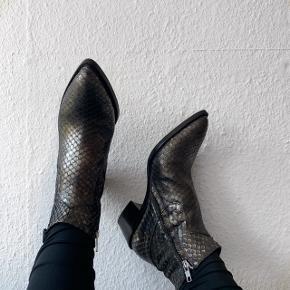 🌸Billi Bi, str.39. Sølvgrå farve. Skoene er kun prøvet på. Ny pris var 1800kr. Byd gerne (ingen skambud) 🌸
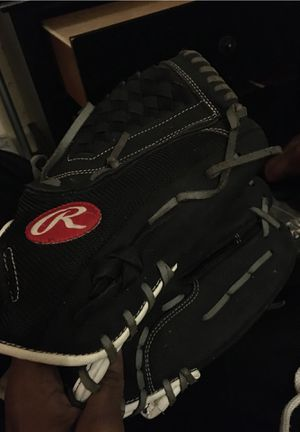 Baseball glove (right hand) for Sale in Baltimore, MD
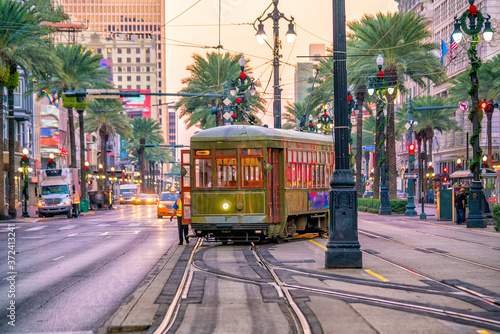 Leinwand Poster Streetcar in downtown New Orleans, USA
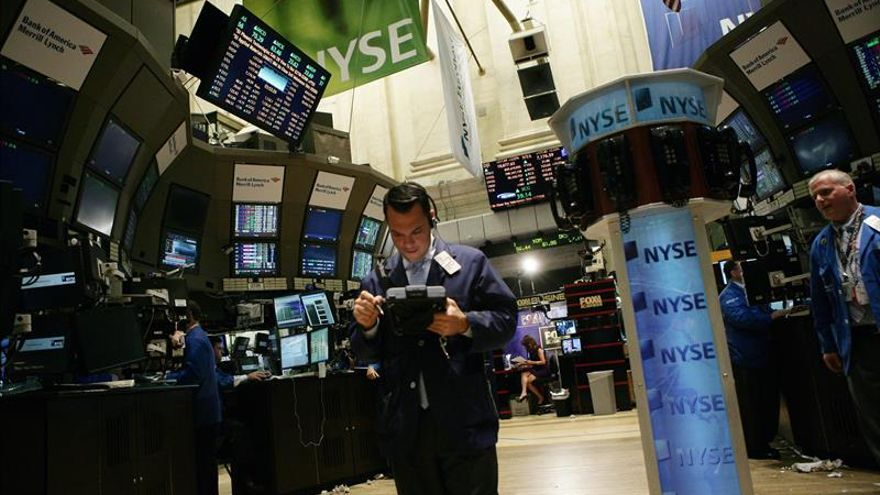 Wall Street sigue en verde y el Dow Jones avanza un 0,88 por ciento en la media sesión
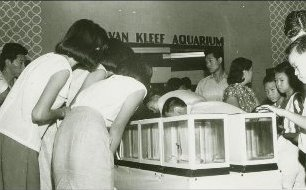 Crowds at Van Kleef Aquarium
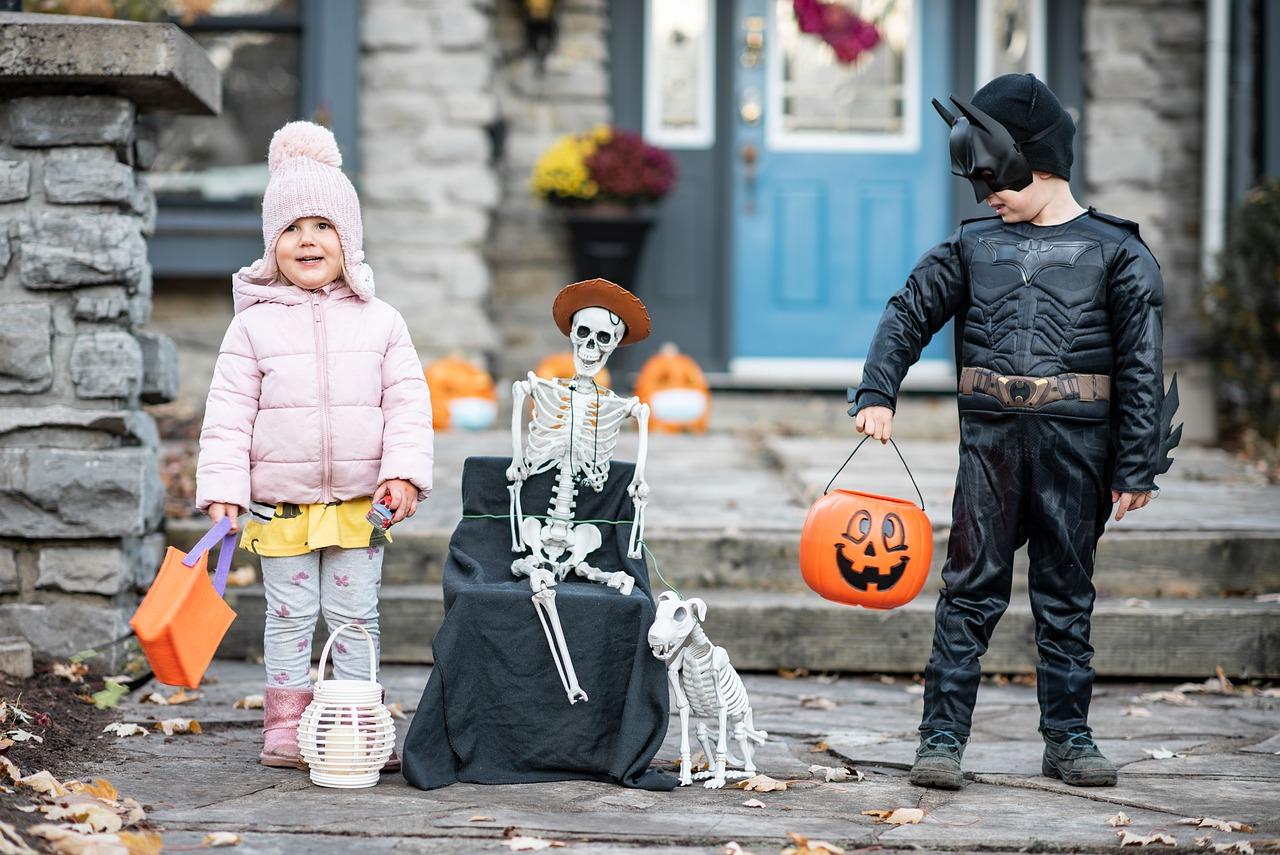 How to Keep Kids Safe on Halloween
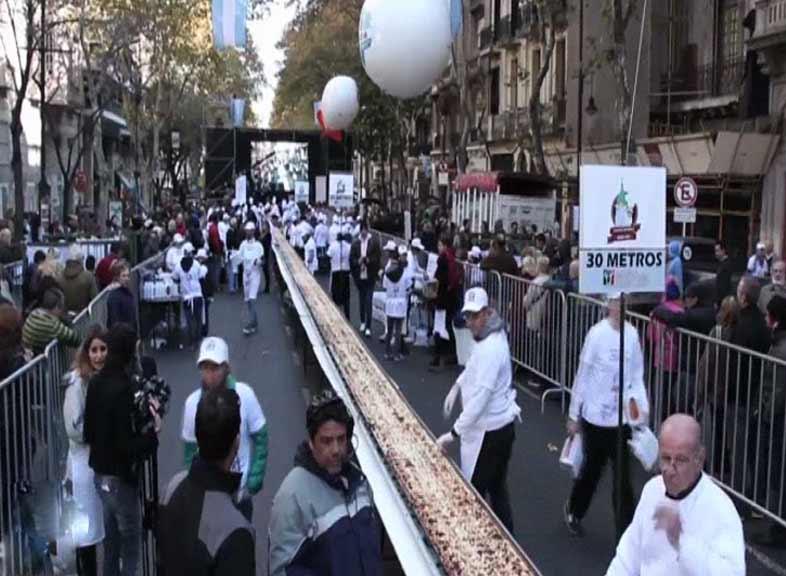 ارجنٹینا: باورچیوں نے 80 میٹر لمبا سینڈوچ تیار کر لیا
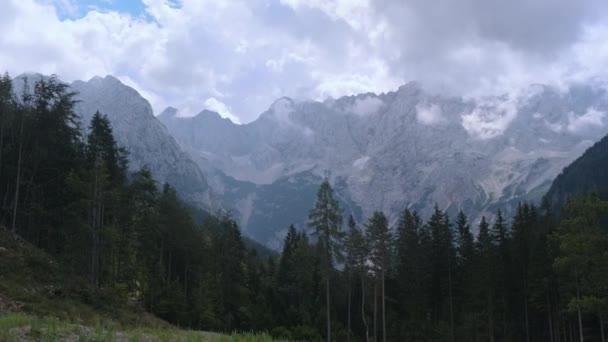 Kamnik-Savinja Alpy z Jezerska, alpské údolí ve Slovinsku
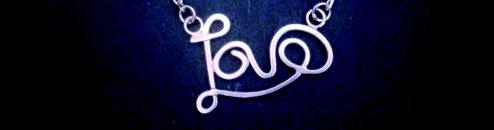dai nty heart bracelet Emma Hedley Jewellery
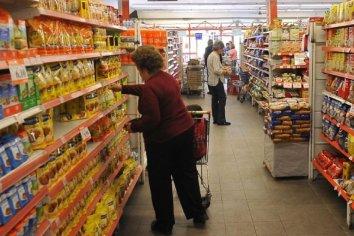 La canasta subió 3,7% en enero y una familia necesitó $26.442 para no ser pobre
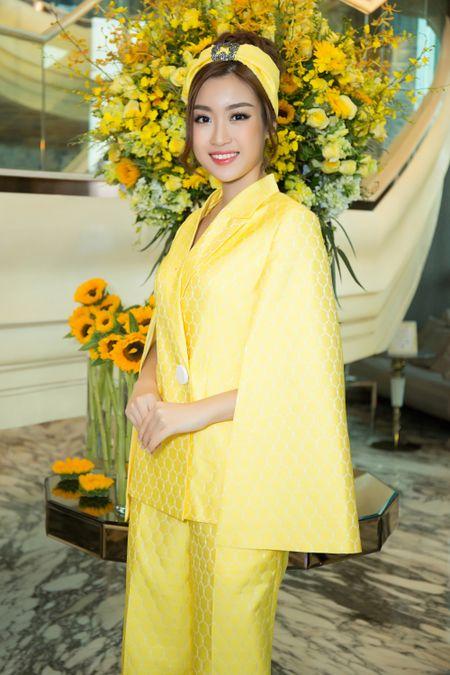 Hoa hau My Linh, A hau Thuy Dung noi bat voi dam vang ruc ro - Anh 4
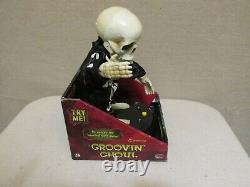 Rare Gemmy 2008 Groovin Ghoul Dancing Skeleton Grave Raver Groove Line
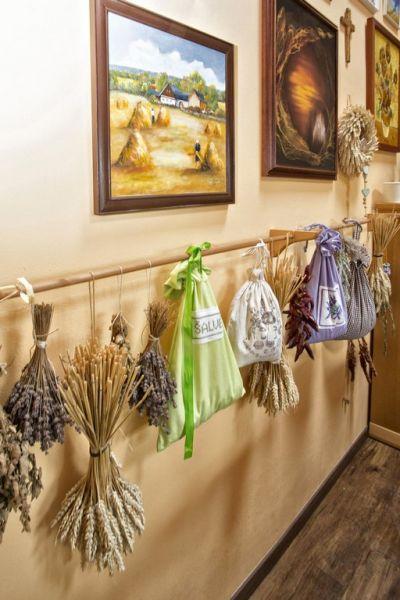 Liečivé bylinky z vlastnej záhradky pani domáca suší zavesené na tyči v dômyselnej sušiarni vybudovanej v chodbičke v podkrovnom priestore.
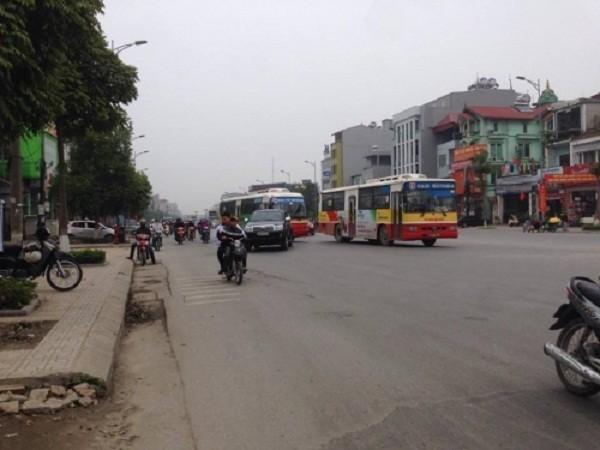 Hà Nội: Rút kéo truy sát cả nhà người khác vì va chạm giao thông - ảnh 2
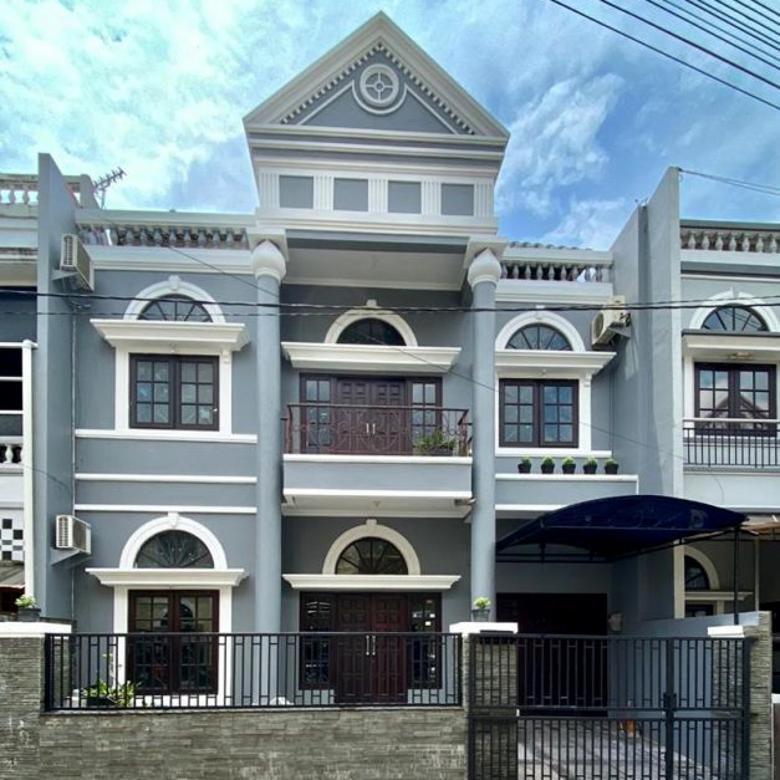 Rumah Klasik di Casa Del Espana Jalan Kebon Agung
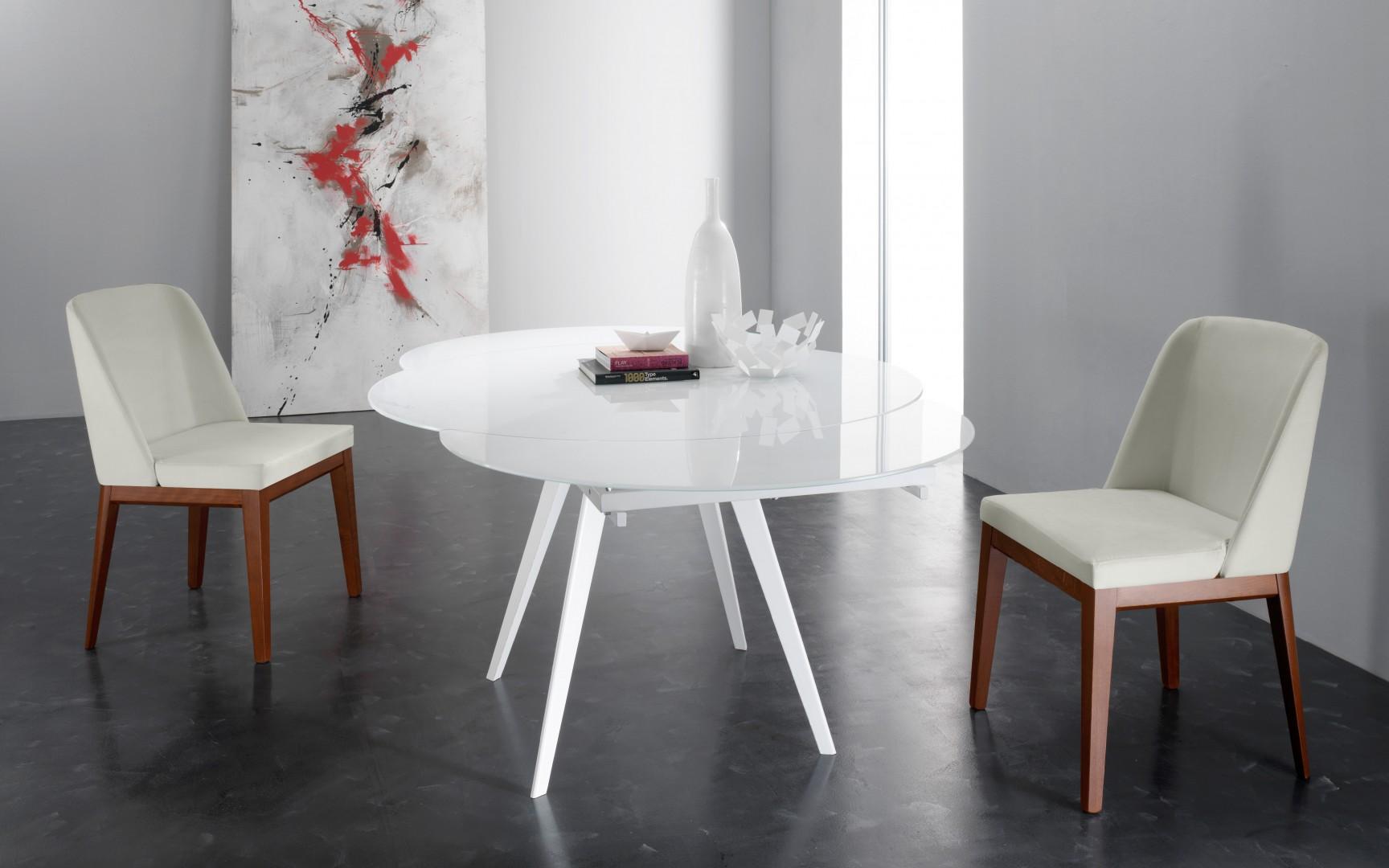 Tavolo rotondo bianco ikea trendy lack tavolo consolle for Tavolo rotondo bianco ikea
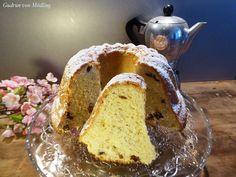 Der flaumigste Germ-Gugelhupf aller Zeiten :-) (Hefeteig) - Gudrun von Mödling Ring Cake, Strudel, Cake Ingredients, Cake Tins, Let Them Eat Cake, Raisin, Cake Recipes, Sweets, Bread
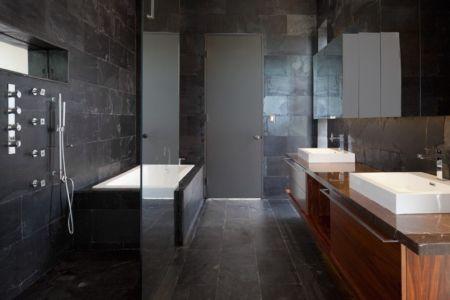 salle de bains - Bella Vita Villa par Prototype Design Lab -  îles Turques et Caïques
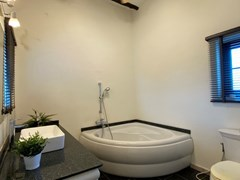 House for rent East Pattaya showing the Jacuzzi bathtub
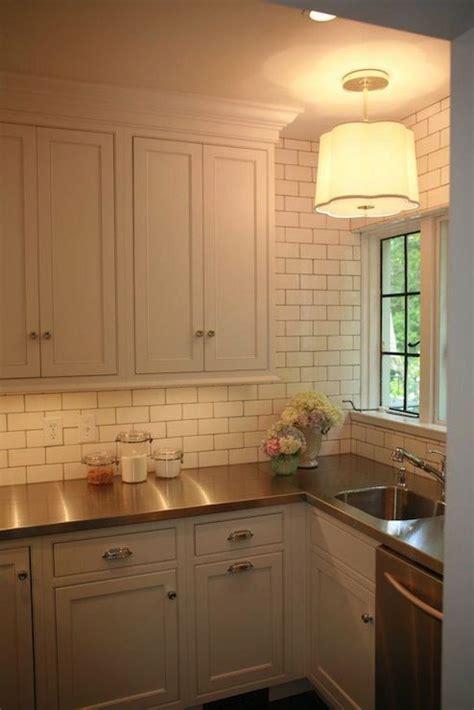 kitchen counter top tile 25 bästa stainless steel benches idéerna på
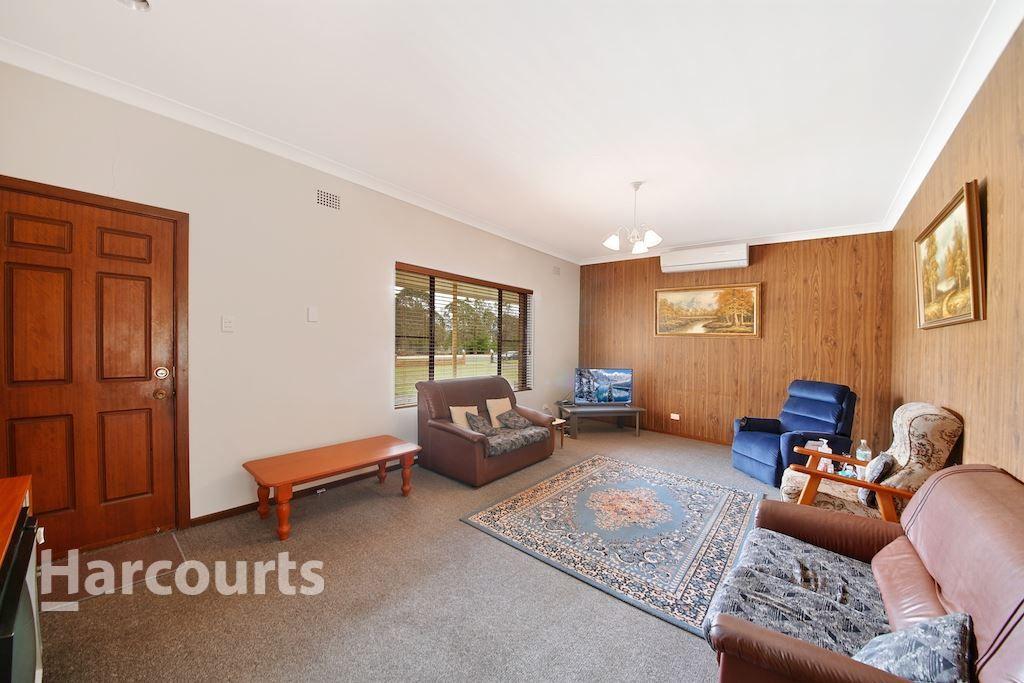 192 Racecourse Avenue, Menangle Park NSW 2563, Image 2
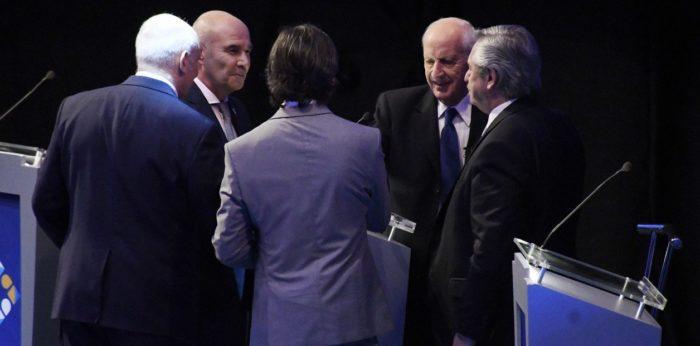 Saludan-al-ganador-del-debate-presidencial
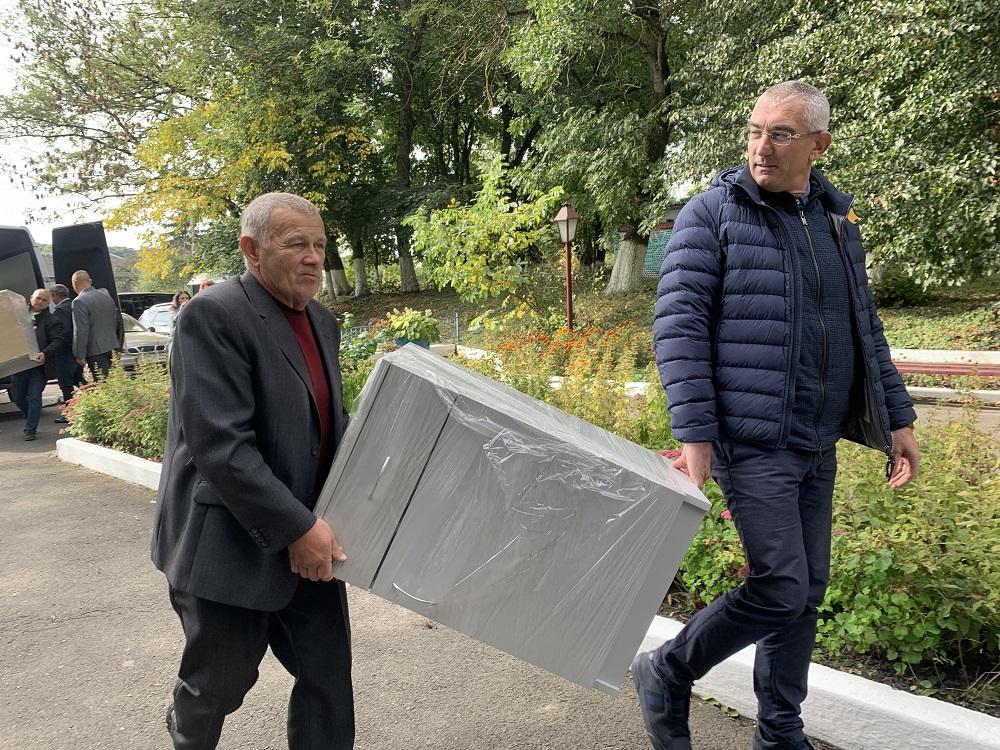 Нова постільна білизна, тумбочки та рушники: Денисівський будинок перестарілих отримав допомогу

##############################

** Task goal **
For this exercise, transcribe exactly the part of the records above that opens with the line containing "Hoa hau My Linh, A" and closes with the one containing "Tavolo rotondo bianco ikea trendy". Pictures are not part of the copy.

** Written solution **
 Hoa hau My Linh, A hau Thuy Dung noi bat voi dam vang ruc ro - Anh 4
 Rare Gemmy 2008 Groovin Ghoul Dancing Skeleton Grave Raver Groove Line
 Liečivé bylinky z vlastnej záhradky pani domáca suší zavesené na tyči v dômyselnej sušiarni vybudovanej v chodbičke v podkrovnom priestore.
 Hà Nội: Rút kéo truy sát cả nhà người khác vì va chạm giao thông - ảnh 2
 Rumah Klasik di Casa Del Espana Jalan Kebon Agung
 Tavolo rotondo bianco ikea trendy lack tavolo consolle for Tavolo rotondo bianco ikea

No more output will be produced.